[Task prompt] Please extract every line of the data below, copying each one character for character without any changes.

[Task material]
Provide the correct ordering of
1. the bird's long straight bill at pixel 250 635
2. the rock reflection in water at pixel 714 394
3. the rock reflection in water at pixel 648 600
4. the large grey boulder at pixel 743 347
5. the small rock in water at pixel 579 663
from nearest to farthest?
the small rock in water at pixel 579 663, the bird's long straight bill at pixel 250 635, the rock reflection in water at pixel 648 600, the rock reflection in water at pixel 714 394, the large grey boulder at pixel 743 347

[Output for this exercise]
Provide the correct ordering of
1. the bird's long straight bill at pixel 250 635
2. the rock reflection in water at pixel 714 394
3. the rock reflection in water at pixel 648 600
4. the large grey boulder at pixel 743 347
5. the small rock in water at pixel 579 663
from nearest to farthest?
the small rock in water at pixel 579 663, the bird's long straight bill at pixel 250 635, the rock reflection in water at pixel 648 600, the rock reflection in water at pixel 714 394, the large grey boulder at pixel 743 347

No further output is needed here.